Home | Benchmarks | Archives | Atom Feed

Posted on Thu 04 August 2016

TensorFlow on a GTX 1080

In November 2015, Google open sourced TensorFlow, a Deep Learning library based off of their internal Deepnet software DistBelief v2, which was developed for the Google Brain project. Deep Learning could very well be driving a lot of product development in the next few decades. When software is able to detect and classify objects and perform semantic and syntactic analogy things like translating signs with your phone's camera become possible.

TensorFlow supports implementing a wide variety of Deep Learning algorithms including:

Though you can train Deep Learning models using CPUs with TensorFlow, the large matrices being manipulated are what GPUs have been optimised for. Games use matrices intensively for all sorts of 3D functionality and GPUs are specifically designed to handle matrix manipulation orders of magnitude faster than regular CPUs.

TensorFlow has a Python-based API. The Python you write is used to build data and control structures before it's then handed off to either the CPU or GPU. The great thing about this is you have an easy to learn and easy to read and comprehend programming language to interface with without the slow execution times you'd come to expect with such computationally-intensive tasks. And unless you target a specific device on your machine, the code you write is agnostic; there aren't any specific CUDA calls or Intel-only endpoints to worry about. TensorFlow automatically prioritises using the GPU on operations where it makes sense performance-wise.

In this blog post I will build "Deep Fizz buzz" by training a Deepnet to try and give the correct answers for the first 100 values of Fizz buzz.

TensorFlow does support training models across clusters of machines but for this exercise I'll be using a single PC. I will train the Deepnet using an Nvidia GTX 1080. The GTX 1080 replaced my Radeon HD 7870 after I found TensorFlow has yet to support OpenCL and has a dependency on Nvidia's CUDA platform for any GPU-based training. The GTX 1080 draws up to 180 Watts of power compared to the 175 Watts the HD 7870 draws and they're both the same physical size so replacement was easy.

TensorFlow, Up & Running

A special thanks to Sai Soundararaj for the excellent installation notes he's put together and to everyone commenting in the GitHub issues for TensorFlow that have been kind enough to debug and share a set of version numbers for all the software that works well together.

The following was run on a fresh Ubuntu 16.04.1 LTS installation.
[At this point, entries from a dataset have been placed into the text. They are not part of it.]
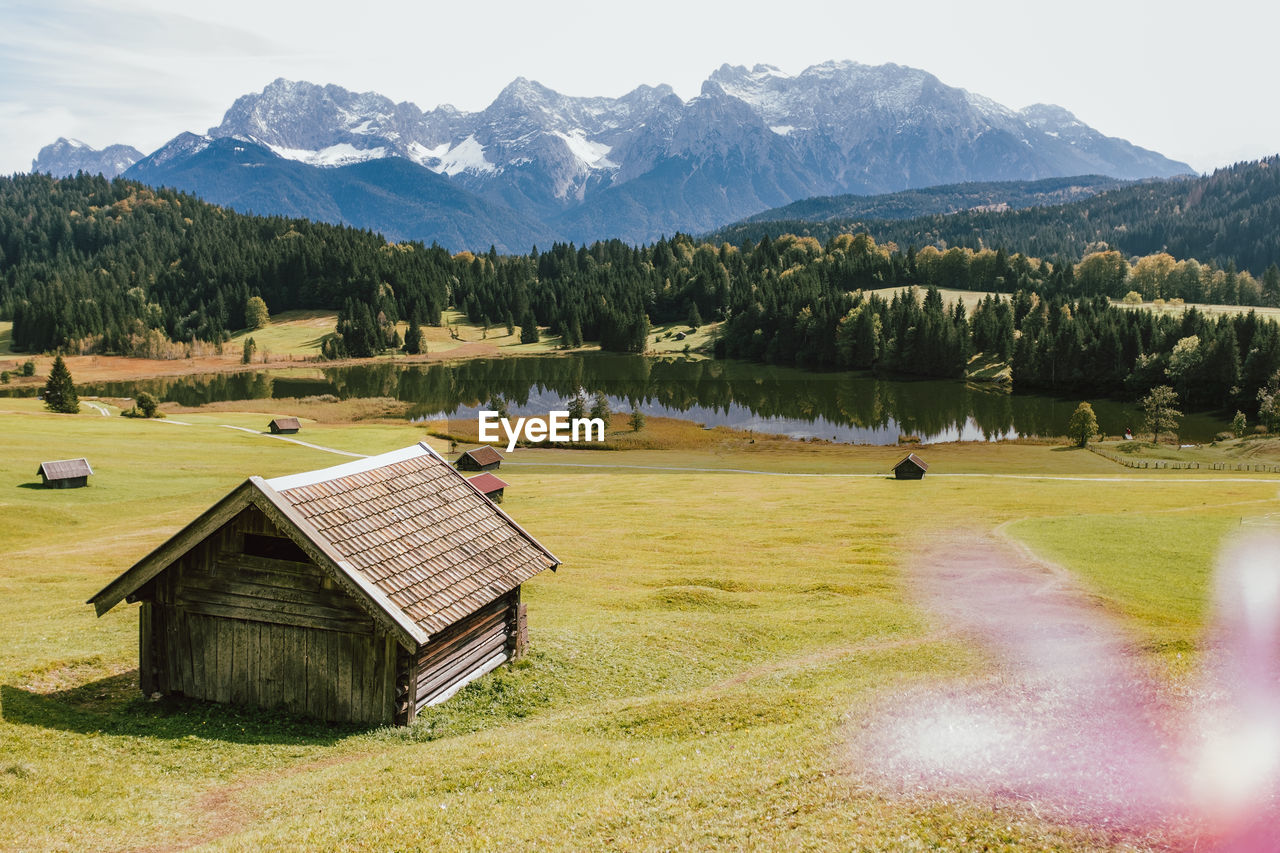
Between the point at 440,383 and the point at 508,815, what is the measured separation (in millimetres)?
152352

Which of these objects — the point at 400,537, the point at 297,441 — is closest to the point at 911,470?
the point at 400,537

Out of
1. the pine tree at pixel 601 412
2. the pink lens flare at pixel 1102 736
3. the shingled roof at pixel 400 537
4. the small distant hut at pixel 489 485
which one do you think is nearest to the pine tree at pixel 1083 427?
the pine tree at pixel 601 412

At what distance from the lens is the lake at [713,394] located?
120m

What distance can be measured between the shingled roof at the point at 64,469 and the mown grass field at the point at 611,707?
234 cm

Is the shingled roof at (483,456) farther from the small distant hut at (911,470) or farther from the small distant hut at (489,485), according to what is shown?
the small distant hut at (911,470)

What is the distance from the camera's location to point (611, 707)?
19.8 m

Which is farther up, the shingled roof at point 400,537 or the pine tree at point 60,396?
the shingled roof at point 400,537

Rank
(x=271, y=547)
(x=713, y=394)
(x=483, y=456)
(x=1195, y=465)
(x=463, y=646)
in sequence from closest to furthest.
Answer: (x=271, y=547) < (x=463, y=646) < (x=483, y=456) < (x=1195, y=465) < (x=713, y=394)

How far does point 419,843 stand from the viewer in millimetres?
12906

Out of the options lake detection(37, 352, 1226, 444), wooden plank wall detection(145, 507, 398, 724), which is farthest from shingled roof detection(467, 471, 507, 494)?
lake detection(37, 352, 1226, 444)

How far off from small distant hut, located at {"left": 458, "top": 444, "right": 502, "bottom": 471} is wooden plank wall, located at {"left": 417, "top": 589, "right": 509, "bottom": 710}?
49114 millimetres

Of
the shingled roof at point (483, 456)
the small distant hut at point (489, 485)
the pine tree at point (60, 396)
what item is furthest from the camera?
the pine tree at point (60, 396)

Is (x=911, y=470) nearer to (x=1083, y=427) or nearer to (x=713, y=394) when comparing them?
(x=1083, y=427)

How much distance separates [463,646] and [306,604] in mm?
4136
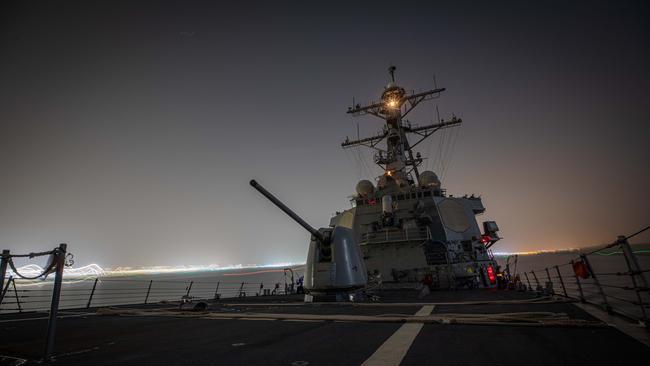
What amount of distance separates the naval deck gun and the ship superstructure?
5626mm

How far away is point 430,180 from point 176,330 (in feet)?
62.1

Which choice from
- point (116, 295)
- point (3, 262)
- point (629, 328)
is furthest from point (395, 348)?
A: point (116, 295)

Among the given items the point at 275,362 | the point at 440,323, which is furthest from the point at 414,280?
the point at 275,362

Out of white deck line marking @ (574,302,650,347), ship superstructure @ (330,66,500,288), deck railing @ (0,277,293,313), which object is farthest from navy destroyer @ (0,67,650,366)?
ship superstructure @ (330,66,500,288)

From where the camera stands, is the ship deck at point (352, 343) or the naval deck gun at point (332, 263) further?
the naval deck gun at point (332, 263)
Normally I use Ubuntu 14.04.3 LTS as I usually run everything in a virtual machine but I needed my code to be able to speak to the GPU directly and neither VMWare Workstation not VirtualBox showed any promise at getting GPU passthrough to work properly so I ended up having to install Ubuntu on my machine. Ubuntu 14 didn't like the looks of my USB devices and didn't want to play ball but Ubuntu 16 installed nicely.

I'll first install a few dependencies to support TensorFlow's Python-based environment and a whole stack of Nvidia software.

$ sudo apt-get update
$ sudo apt-get install \
    freeglut3-dev \
    g++-4.9 \
    gcc-4.9 \
    libglu1-mesa-dev \
    libx11-dev \
    libxi-dev \
    libxmu-dev \
    nvidia-modprobe \
    python-dev \
    python-pip \
    python-virtualenv

I'll install a version of Nvidia's drivers which have been known to play well with TensorFlow and it's dependencies.

$ sudo apt-get purge nvidia-*
$ sudo add-apt-repository ppa:graphics-drivers/ppa
$ sudo apt-get update
$ sudo apt-get install nvidia-367

With the driver and it's dependencies installed I'll reboot the system.

$ sudo reboot

Once the machine is back up you can see version 367.35 is now installed:

$ cat /proc/driver/nvidia/version
NVRM version: NVIDIA UNIX x86_64 Kernel Module  367.35  Mon Jul 11 23:14:21 PDT 2016
GCC version:  gcc version 5.4.0 20160609 (Ubuntu 5.4.0-6ubuntu1~16.04.1)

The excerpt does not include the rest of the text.